*Supplied records*
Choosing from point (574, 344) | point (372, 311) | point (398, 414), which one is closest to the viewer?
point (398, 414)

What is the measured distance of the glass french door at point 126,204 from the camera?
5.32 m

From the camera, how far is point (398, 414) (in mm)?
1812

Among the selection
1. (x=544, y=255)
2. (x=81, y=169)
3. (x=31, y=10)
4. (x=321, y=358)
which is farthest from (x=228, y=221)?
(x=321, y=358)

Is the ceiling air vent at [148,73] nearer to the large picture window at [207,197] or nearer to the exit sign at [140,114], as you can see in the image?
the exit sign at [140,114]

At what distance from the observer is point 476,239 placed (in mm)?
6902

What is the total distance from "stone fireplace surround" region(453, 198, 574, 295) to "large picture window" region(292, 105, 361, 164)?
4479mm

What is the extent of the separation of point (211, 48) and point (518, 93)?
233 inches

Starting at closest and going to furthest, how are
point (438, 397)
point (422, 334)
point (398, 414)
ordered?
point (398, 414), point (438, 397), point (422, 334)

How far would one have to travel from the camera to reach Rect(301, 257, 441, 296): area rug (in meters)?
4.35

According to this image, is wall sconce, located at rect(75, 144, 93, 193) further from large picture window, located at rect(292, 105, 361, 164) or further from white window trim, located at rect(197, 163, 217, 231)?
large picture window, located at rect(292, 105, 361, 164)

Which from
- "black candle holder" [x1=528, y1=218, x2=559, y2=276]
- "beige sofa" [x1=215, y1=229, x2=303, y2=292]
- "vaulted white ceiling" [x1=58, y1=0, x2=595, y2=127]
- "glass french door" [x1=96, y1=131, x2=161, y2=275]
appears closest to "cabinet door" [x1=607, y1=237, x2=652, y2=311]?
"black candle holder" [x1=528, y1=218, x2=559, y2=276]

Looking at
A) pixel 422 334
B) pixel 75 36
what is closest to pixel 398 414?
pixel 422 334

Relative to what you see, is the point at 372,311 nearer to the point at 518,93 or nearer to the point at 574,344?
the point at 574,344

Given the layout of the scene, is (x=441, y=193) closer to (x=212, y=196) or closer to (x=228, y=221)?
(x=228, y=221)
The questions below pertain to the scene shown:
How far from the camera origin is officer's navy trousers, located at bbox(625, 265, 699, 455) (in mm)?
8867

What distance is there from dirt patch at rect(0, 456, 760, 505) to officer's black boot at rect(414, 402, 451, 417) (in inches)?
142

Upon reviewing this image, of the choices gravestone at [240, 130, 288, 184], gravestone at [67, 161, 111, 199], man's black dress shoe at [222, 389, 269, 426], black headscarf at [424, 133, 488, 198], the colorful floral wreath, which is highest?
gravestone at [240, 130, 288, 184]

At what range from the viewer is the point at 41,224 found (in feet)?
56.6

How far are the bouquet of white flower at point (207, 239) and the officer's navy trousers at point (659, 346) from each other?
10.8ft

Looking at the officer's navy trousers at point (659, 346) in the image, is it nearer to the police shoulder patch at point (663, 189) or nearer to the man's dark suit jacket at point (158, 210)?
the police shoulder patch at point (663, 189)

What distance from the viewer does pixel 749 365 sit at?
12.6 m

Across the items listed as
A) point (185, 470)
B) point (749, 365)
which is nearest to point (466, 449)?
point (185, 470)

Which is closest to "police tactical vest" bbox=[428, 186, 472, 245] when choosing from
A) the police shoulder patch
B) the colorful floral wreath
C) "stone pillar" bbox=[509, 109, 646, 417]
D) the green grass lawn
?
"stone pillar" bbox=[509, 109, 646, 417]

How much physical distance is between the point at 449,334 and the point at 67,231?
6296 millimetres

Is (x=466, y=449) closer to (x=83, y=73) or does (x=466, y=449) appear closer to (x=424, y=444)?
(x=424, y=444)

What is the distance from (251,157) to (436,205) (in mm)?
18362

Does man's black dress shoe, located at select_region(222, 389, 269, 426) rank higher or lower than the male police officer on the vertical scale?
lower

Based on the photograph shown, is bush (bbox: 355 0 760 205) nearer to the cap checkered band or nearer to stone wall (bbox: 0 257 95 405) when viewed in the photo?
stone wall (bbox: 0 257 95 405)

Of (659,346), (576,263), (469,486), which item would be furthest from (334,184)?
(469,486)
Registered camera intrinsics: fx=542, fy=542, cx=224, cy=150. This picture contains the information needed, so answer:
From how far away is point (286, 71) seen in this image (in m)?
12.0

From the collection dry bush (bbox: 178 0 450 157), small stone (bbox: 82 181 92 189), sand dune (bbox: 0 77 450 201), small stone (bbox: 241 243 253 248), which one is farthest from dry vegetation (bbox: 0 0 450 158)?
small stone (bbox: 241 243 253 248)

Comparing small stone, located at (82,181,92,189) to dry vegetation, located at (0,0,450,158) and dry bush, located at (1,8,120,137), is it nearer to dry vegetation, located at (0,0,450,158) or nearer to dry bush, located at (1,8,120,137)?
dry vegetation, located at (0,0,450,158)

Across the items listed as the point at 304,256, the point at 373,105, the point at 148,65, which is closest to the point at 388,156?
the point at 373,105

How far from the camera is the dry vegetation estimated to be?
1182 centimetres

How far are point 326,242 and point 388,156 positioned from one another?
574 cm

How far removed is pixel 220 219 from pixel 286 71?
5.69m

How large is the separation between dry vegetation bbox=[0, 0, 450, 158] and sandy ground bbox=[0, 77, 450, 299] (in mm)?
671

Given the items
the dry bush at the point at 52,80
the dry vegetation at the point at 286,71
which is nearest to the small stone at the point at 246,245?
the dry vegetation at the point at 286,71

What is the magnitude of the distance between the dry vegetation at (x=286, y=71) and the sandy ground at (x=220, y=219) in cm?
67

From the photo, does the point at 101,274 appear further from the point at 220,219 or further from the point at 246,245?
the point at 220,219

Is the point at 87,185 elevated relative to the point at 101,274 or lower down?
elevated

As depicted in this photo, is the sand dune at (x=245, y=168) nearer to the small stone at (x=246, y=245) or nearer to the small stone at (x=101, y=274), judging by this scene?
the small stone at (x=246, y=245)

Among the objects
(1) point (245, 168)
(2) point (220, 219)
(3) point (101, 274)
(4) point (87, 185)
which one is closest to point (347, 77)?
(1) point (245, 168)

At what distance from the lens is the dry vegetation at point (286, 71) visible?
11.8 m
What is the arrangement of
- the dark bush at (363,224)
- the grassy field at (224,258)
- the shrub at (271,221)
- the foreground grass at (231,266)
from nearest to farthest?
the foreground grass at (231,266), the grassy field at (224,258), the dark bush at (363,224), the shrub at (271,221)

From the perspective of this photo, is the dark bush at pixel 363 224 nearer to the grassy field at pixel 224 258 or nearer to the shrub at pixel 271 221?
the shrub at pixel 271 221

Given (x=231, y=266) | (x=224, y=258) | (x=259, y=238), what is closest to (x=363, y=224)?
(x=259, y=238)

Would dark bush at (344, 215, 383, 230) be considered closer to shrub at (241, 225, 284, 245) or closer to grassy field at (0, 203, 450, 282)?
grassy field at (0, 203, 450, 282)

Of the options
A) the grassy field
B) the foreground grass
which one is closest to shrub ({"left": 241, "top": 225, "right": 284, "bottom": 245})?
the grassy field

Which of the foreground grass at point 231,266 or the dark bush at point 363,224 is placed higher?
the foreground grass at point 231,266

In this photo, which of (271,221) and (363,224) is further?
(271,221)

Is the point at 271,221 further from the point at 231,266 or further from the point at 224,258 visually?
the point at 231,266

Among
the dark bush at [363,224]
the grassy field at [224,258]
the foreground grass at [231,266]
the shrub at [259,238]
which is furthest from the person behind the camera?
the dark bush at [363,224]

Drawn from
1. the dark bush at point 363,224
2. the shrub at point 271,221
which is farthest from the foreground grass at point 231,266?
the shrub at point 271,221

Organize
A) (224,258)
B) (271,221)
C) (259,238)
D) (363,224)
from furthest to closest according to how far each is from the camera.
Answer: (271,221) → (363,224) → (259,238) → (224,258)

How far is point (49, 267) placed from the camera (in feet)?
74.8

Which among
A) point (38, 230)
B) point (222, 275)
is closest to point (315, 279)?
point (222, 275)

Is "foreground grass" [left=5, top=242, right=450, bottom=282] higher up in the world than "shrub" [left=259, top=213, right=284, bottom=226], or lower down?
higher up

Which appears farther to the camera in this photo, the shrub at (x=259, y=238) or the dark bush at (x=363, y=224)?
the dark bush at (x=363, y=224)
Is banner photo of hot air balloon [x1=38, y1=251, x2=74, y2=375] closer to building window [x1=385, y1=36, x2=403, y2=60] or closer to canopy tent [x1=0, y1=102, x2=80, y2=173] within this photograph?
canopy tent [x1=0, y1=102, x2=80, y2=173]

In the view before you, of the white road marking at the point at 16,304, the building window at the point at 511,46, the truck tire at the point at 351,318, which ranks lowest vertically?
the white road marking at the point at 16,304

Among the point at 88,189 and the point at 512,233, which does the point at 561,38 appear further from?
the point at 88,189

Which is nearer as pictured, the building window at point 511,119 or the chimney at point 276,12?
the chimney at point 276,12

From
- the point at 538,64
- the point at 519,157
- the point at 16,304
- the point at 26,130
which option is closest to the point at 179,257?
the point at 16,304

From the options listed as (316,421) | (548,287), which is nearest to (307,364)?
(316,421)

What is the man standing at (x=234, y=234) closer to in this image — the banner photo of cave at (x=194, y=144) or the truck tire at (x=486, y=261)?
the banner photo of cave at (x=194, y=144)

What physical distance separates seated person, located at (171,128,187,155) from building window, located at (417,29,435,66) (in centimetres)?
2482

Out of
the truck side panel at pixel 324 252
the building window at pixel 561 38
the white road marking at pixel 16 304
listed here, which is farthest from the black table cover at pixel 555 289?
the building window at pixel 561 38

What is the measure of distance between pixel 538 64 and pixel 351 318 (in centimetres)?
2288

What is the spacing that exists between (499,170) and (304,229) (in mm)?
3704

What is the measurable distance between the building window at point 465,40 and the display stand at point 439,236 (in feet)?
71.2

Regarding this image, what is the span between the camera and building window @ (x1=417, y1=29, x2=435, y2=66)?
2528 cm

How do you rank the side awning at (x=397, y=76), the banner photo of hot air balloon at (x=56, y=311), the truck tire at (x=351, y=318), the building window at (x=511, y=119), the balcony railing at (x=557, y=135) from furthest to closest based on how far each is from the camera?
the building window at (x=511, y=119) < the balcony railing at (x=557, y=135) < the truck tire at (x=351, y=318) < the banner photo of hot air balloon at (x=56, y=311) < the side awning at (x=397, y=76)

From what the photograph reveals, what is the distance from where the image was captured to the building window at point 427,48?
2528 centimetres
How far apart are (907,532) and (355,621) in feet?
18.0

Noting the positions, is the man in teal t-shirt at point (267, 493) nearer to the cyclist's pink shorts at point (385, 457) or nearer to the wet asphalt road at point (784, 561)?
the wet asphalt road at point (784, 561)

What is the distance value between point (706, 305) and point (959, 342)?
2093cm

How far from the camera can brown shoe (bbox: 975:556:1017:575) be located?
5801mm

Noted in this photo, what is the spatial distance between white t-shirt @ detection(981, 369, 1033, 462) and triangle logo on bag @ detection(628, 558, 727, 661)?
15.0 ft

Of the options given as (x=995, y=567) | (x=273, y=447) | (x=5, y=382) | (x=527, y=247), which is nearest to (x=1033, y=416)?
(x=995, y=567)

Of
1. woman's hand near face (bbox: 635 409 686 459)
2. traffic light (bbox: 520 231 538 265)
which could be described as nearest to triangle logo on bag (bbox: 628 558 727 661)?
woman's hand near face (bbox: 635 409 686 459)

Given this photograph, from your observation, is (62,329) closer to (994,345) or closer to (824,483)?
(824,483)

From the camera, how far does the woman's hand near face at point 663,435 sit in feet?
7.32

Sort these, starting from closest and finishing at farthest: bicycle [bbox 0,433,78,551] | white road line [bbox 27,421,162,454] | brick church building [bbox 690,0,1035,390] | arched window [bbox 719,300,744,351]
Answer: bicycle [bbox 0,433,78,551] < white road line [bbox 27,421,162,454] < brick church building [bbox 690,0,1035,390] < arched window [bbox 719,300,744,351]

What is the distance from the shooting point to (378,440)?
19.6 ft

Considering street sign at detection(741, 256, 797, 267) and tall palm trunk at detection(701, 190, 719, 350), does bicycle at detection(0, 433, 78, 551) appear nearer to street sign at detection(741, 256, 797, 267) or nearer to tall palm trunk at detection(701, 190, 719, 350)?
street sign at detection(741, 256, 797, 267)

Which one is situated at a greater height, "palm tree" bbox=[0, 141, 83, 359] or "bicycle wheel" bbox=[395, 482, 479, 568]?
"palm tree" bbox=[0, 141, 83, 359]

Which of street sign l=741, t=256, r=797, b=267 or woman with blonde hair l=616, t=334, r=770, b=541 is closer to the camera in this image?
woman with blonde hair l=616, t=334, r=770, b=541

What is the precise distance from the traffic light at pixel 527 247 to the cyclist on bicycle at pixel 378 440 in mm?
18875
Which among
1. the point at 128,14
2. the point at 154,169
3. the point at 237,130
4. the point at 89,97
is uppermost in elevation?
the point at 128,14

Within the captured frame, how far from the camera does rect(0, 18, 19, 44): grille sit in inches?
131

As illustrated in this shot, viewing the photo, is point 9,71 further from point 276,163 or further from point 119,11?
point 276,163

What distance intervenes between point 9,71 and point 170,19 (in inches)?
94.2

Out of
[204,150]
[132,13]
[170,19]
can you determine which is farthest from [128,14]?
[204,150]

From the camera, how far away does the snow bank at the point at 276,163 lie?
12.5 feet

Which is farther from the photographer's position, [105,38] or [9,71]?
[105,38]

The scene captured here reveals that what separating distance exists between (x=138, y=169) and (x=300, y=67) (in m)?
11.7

*The problem*
Reproduce the data word for word, from the line containing "Which is farther" through the end of the data.

*Response*
Which is farther from the photographer's position, [105,38] or [9,71]?
[105,38]

The scene captured here reveals that what separating distance exists between (x=138, y=169) and (x=300, y=67) (in m)?
11.7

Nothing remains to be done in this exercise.